Она наполнила бутылочку и заткнула за батарею. Молоко должно немного согреться.

Из соска должно литься теплое молоко…

Потом она заперла дверь в свою комнату изнутри. Еда — интимный процесс. Кроме того, никому не стоит смотреть на ведьму, сосущую соску. Особенно Оборотню.

Это может плохо сказаться на авторитете.

Старуха сжала зубами соску и наклонила бутылочку.

Она представила себе запах травы и звериного страха. Едкий пот. Одеревеневший коровий живот. Пьяные от крови слепни.

Они вместе сосали эту корову — она и слепни. Они вместе пьянели от ее сока. От ее страха. Они вместе в нее вгрызались — до крови, до крови…

Она выпила все, что было в бутылочке, провела пальцем по надорванной, влажной резине. Спрятала пустую бутылку в пакет.

Потом легла на спину. Натянула на слепые глаза черную самолетную повязку. Это ничего не меняло — но все же… Так было спокойнее.

Сон долго не шел к ней.

Она лежала и думала об Эрвине. Думала о том, где ошиблась. Почему дух воина покинул его. Почему он становится все больше похож на свою никчемную мать… Она отматывала в голове магнитофонную запись. С конца на начало. И то, что до записи. С конца на начало, с конца на начало… Она вдруг вспомнила запах земли. И саму землю — тогда она еще могла видеть.

…Они лежали на рыхлой земле, на свежей могиле, в сорок четвертом, под Минском. Она и Эльза, голые, на спине. Мартин брал их по-миссионерски, бесстрастно, лишь слегка раздувая ноздри на выдохе — будто греб по реке, ритмично врезая весла в неподвижную воду. Он брал их, как всегда, поровну: с тихим всплеском выныривая из одной и тут же погружаясь в другую. Не говоря ни слова. Не нарушая ритма. Не нарушая договоренности.

Он распределил поровну даже свое семя — все так же бесстрастно.

Он сказал: «Я даю вам возможность зачать среди духов павших героев».

Может быть, слишком много духов бродило в ту ночь но могилам. Может быть, там были души павших врагов — и они тоже искали себе пристанище. В любом случае, зачатая в ту ночь Герда выросла рыхлой и мягкой, как славянская земля, как славянская баба. А ее сыновья родились похожими на сыновей Люцифера. Но один из них оказался подделкой. Мастеровитой, неотличимой от оригинала фальшивкой, не способной на истинный подвиг…

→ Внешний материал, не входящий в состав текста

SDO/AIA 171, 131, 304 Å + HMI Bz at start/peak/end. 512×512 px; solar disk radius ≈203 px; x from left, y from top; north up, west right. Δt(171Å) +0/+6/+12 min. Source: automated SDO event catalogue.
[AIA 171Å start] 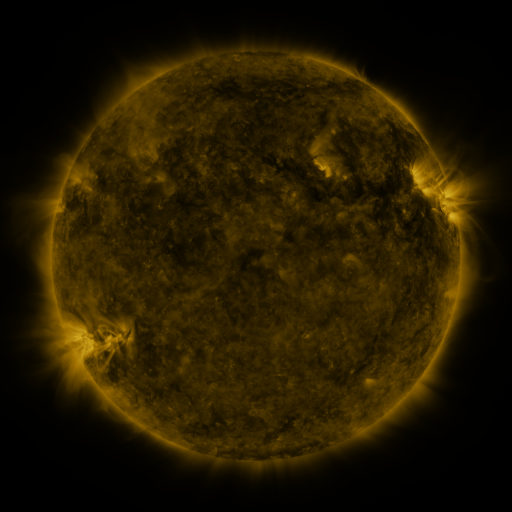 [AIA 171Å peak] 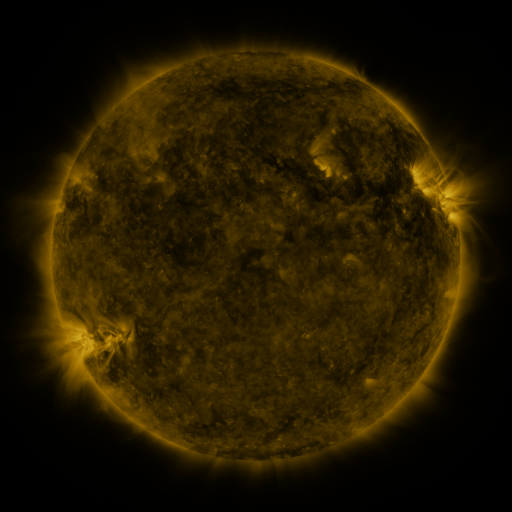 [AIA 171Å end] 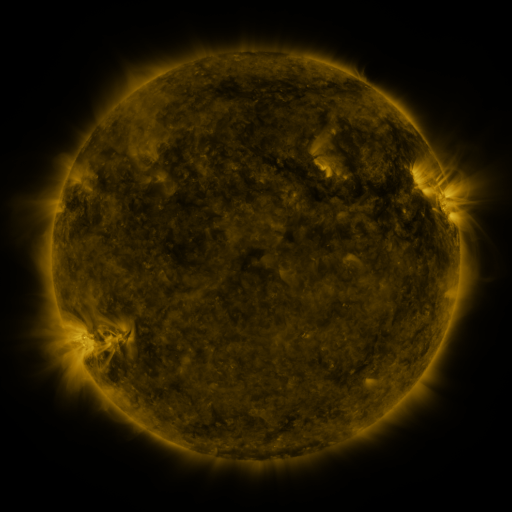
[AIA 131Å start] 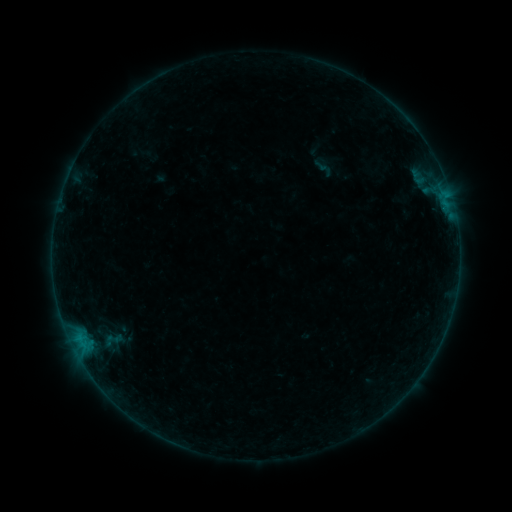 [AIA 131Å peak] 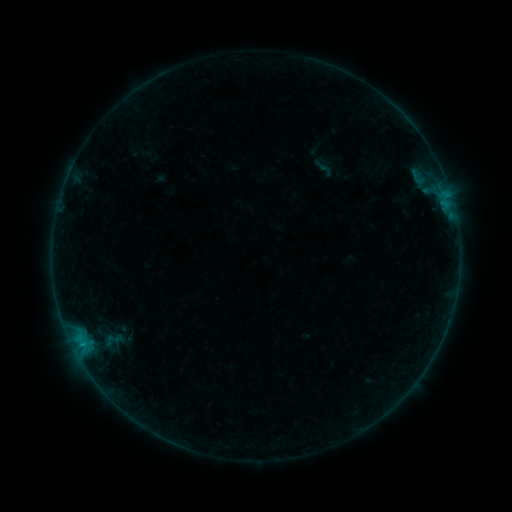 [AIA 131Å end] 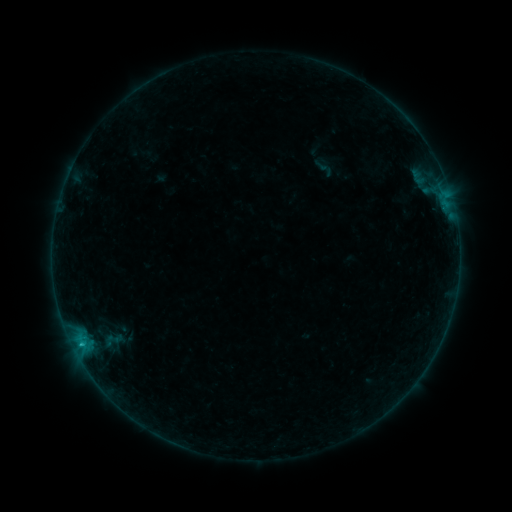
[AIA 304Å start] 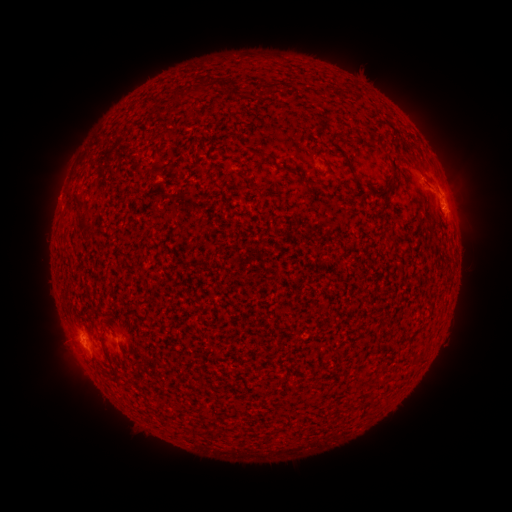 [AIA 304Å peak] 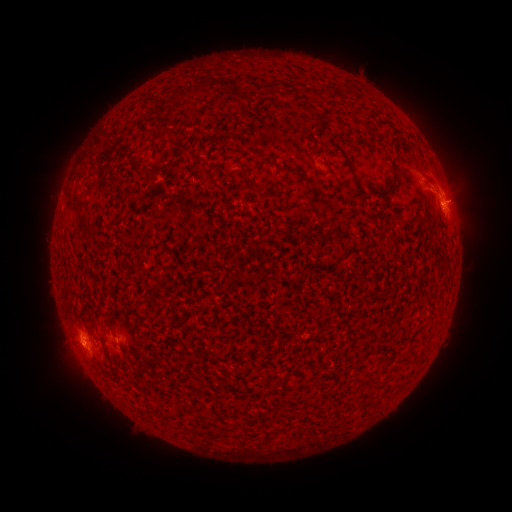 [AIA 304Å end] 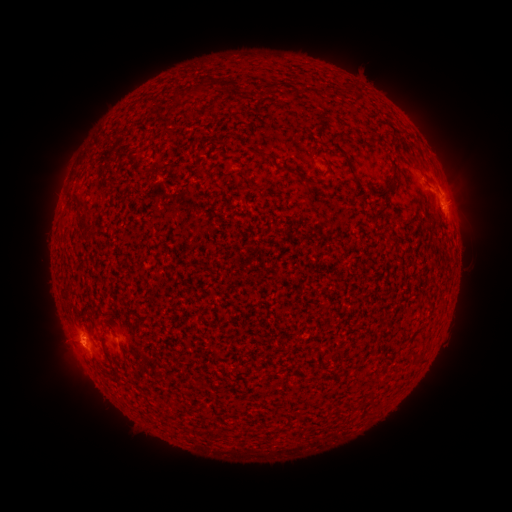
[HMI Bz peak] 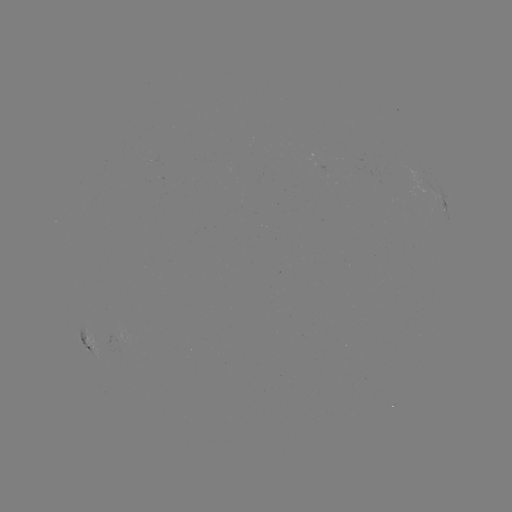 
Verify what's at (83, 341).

Линц сказал: «Мы проиграем эту войну, но вы должны родить для новой войны новых героев».

Она слушала своего командира. Она лежала на холодной земле, голая, на спине, задрав ноги…

Из воспоминания она провалилась в сон, тяжело и плохо. Точно прорвала тонкую спасительную ткань, на которую должна была опуститься, и потом еще долго падала, и наконец упала, ударившись спиной о дно открытой могилы.

…Она лежала на холодной земле, голая, на спине, задрав ноги. Прямо над ней висела луна. Как круглое дно наполненной молоком детской бутылочки.